Brosnahan, after appearing in several short films including one of horror filmmaker Ari Aster’s early short films,
Munchausen (2014), had a supporting role in director/writer Josh Mond’s indie New York drama,
James White (2015), co-starring Christoher Abbott, Cynthia Nixon, Scott Mescudi, Ron Livingston, Makenzie Leigh and David Call, premiering at the Sundance Film Festival (where it won the NEXT Audience Award) and released by The Film Arcade.
Rachel Brosnahan was cast by acclaimed Norwegian director/co-writer Joachim Trier in his English-language feature,
Louder Than Bombs (2015), co-written by Eskil Vogt, co-starring Gabriel Byrne,
Jesse Eisenberg, Isabelle Huppert, Amy Ryan and
David Strathairn, premiering in competition at the Cannes Film Festival and released to poor box office ($1.1 million global return against $11 million costs).
Brosnahan had a small role in Walt Disney Studios’ poor-performing disaster thriller,
The Finest Hours (2016), co-starring
Chris Pine,
Casey Affleck, Ben Foster and Eric Bana under Craig Gillespie’s direction, and then Brosnahan co-starred with Dominic Rains, Melissa Leo, James Franco and Thomas Jay Ryan in director/co-writer Ian Olds’s crime drama,
Burn Country (2016), and released by Orion Pictures/Samuel Goldwyn Films after premiering at the Tribeca Film Festival.
Brosnahan landed a supporting role in director/co-writer Peter Berg’s Boston Marathon bomber thriller,
Patriots Day (2016), based on Casey Sherman’s and Dave Wedge’s non-fiction book,
Boston Strong, starring
Mark Wahlberg (who also produced), Kevin Bacon, John Goodman, J.K. Simmons and Michelle Monaghan, backed primarily by CBS Films and released by Lionsgate to a poor $52 million return (on $45 million costs).

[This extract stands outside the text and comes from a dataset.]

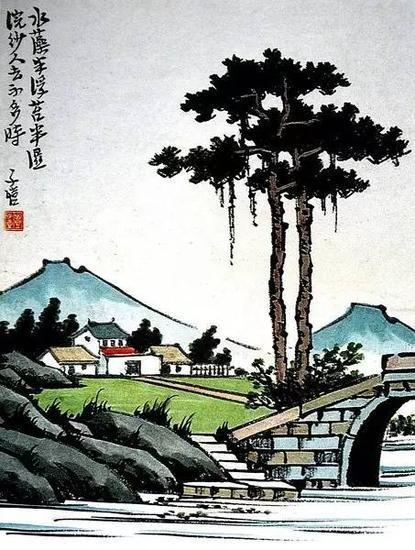 水藻半浮苔半湿,浣纱人去不多时。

Brosnahan joined cast mates Mary Beth Hurt, Aidan Quinn, Peter Gerety, M. Emmet Walsh, Macy Gray and Olympia Dukakis in the indie drama,
Change in the Air (2018), directed by Dianne Dreyer and released by Screen Media Films, and then Brosnahan took on her first voice role in an animated feature in Blue Sky Studios’ spy comedy,
Spies in Disguise (2019), starring the voices of
Will Smith,
Tom Holland, Rashida Jones, Ben Mendelsohn, Reba McEntire,
Karen Gillan and DJ Khaled under the co-direction of Troy Quane and Nick Bruno, but losing money for Blue Sky and producer/distributor 20
th Century Fox with a $171.6 million return on a $100 million budget.

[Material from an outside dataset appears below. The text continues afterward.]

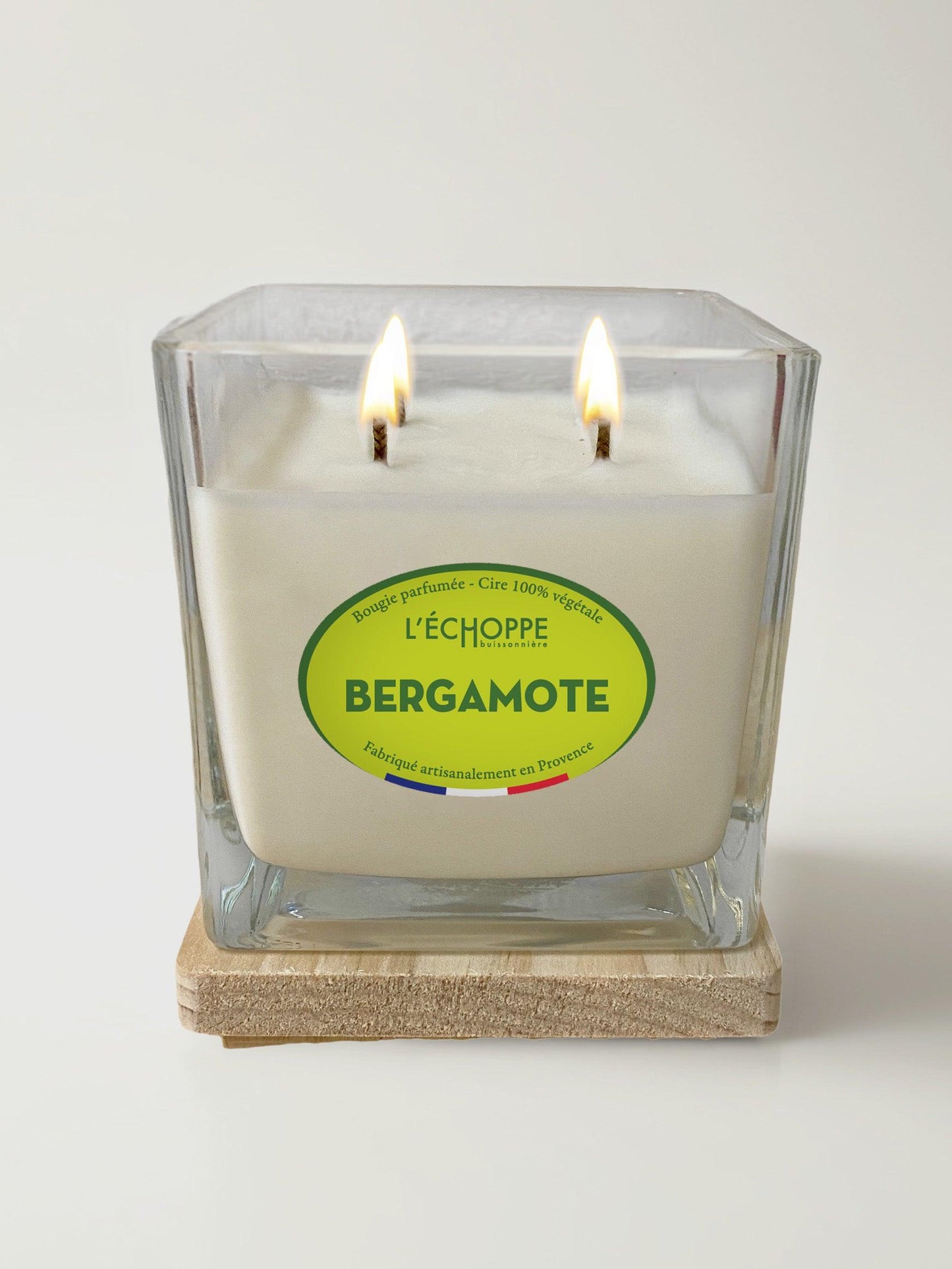 Bergamote - Bougie parfumée 400g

Rachel Brosnahan had a co-starring role in the 1960s-era spy movie,
The Courier (2020), co-starring
Benedict Cumberbatch, Merab Ninidze,
Jessie Buckley, and Angus Wright under Dominic Cooke’s direction and grossing $26 million for Lionsgate/Roadside Attractions after premiering at the Sundance Film Festival. Brosnahan was the lead star and producer (with co-writer Jordan Horowitz) of director/co-writer Julia Hart’s 1970s-set crime noir,
I’m Your Woman (2020), with Arinzé Kene, Marsha Stephanie Blake, Bill Heck and Frankie Faison, and released theatrically and streamed by Amazon Studios after premiering at AFI Fest.
Brosnahan co-starred in her first Western with director/writer Walter Hill’s
Dead for a Dollar (2022), starring Christoph Waltz, Willem Dafoe and Benjamin Bratt, and released to box office returns under $100,000 by distributors Myriad Pictures/Quiver Distribution, and then Brosnahan co-starred with
Rami Malek (who also produced) and
Laurence Fishburne in the CIA thriller,
The Amateur (2025), with Caitrona Balfe, Michael Stuhlbarg, Holt McCallany and Julianne Nicholson under James Hawes’s direction, and which delivered disappointing theatrical results ($96 million on $60 million costs) for distributor
20th Century Fox.
Brosnahan landed the legendary role of Lois Lane, opposite
David Corenswet in the superhero title role of director/writer/producer James Gunn’s DC Universe reboot,
Superman (2025), co-starring
Nicholas Hoult, Edi Gathegi, Anthony Carrigan, Nathan Fillion and Isabella Merced, produced on $225 million budget by DC Studios and released by Warner Bros.
Rachel Brosnahan portrayed Lear’s daughter Regan in director/writer Bernard Rose’s screen version of Shakespeare’s
King Lear,
Lear Rex (date to be announced), starring Al Pacino as Lear, with Jessica Chastain,
Ariana DeBose,
LaKeith Stanfield, Peter Dinklage,
Chris Messina, Ted Levine, Danny Huston and Stephen Dorff, and produced by Dali Films/Eco Entertainment/Westman Films/World Vision.